As we enter 21st century, technical advances are dramatically influencing the world of fibers, fabrics and textiles. Today, technology can provide us with fabrics that imitate and actually improve upon nature's best fibers. In the next millennium, textiles will not just be an extension or simple alternatives to natural or synthetic fibers, but will provide superior functionality in broad and emerging sectors of the economy from space to super conductivity and agriculture to geotextile. This will be accomplished through modern business strategies for enhanced stakeholder value and highly efficient production schemes with no adverse impact on the environment and development of precisely specified molecules for new textile platforms.

INTRODUCTION

We are living in a world in which technology is advancing at such an astonishing rate that most of us have difficulty comprehending the overall impact it has, and will continue to have, on our lives. Cloning of adult mammals, World Wide Web, smart materials, high-speed processors and wonder drugs continue to dazzle us almost on a daily basis. The textile industry has kept pace and technology today can provide fabrics that go well beyond the best that nature has to offer.
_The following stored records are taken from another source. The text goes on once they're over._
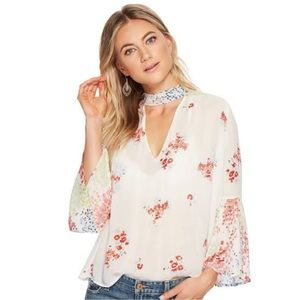 Lucky Brand floral bell sleeve tie neck blouse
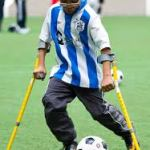 boy playing soccer with crutches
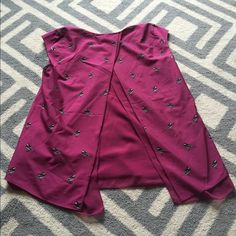 Split-back silky banana republic blouse size small This shirt is beautiful but too wide for my petite frame. Would work well on someone with a larger bust or bigger shoulders. Gorgeous plum color with bird pattern and double layer split back design. NEVER WORN. Only tried on. Perfect condition. Banana Republic Tops Blouses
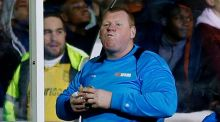 Sutton United's substitute goalkeeper Wayne Shaw eats a pie during the Arsenal match. Photograph: Reuters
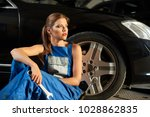 beautiful girl mechanic sits... | Shutterstock . vector #1028862835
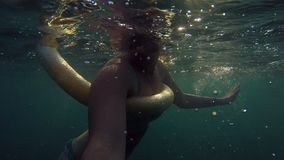 Smiling woman swimming and doing self-portrait. Young happy girl in the sea during summer vacation. Holiday concept stock footage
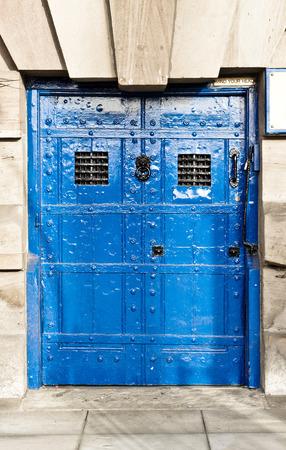 rejas de hierro: Una puerta azul medieval con barras de hierro forjado Foto de archivo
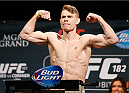LAS VEGAS, NV - JANUARY 02:  Paul Felder poses on the scale after weighing in during the UFC 182 weigh-in event at the MGM Grand Conference Center on January 2, 2015 in Las Vegas, Nevada. (Photo by Josh Hedges/Zuffa LLC/Zuffa LLC via Getty Images)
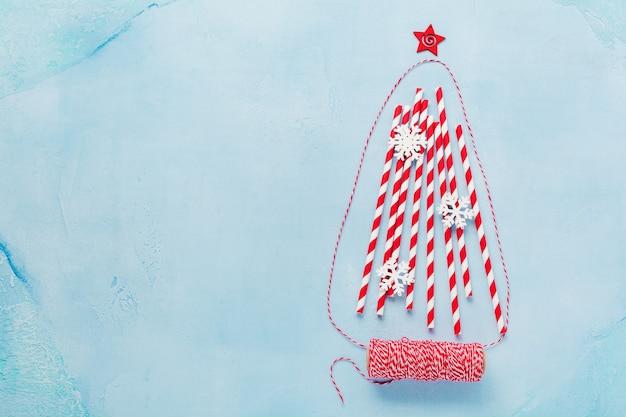 Kerstboom gemaakt van het drinken van kleurrijk papier met witte marshmallows en sneeuwvlokken speelgoed op blauwe ondergrond. nieuwjaar concept. Premium Foto
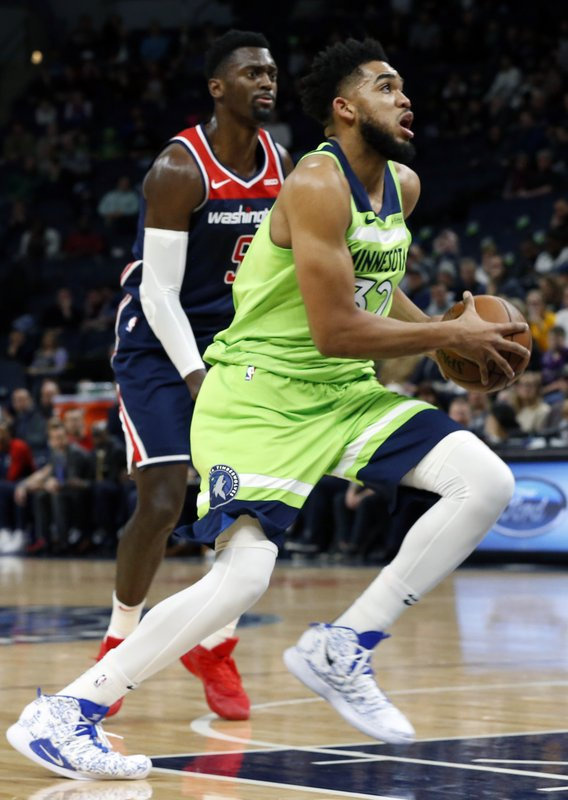 Minnesota Timberwolves' Karl-Anthony Towns, right, drives past Washington Wizards' Bobby Portis in the first half of an NBA basketball game Saturday, March 9, 2019, in Minneapolis. (AP Photo/Jim Mone)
It is, indeed, a narrow view to think of textiles as a fixed discipline of making "strings." It is much more diverse than that and most importantly; it is in a state of flux in response to changing needs of society and new innovations. The inherent characteristics of new textiles underpin the functional and aesthetic qualities of these many and varied applications from the world of fashion to agriculture, medical, aerospace, reinforced composites and architecture. There has been rapid growth in polymer, material, information and biological sciences. The advance, in these adjacent sciences and their inevitable interface, will catalyze the conceptualization of tomorrow's textiles. This concept of interdisciplinary research, development and product innovations will lead to new textile platforms for the next millennium.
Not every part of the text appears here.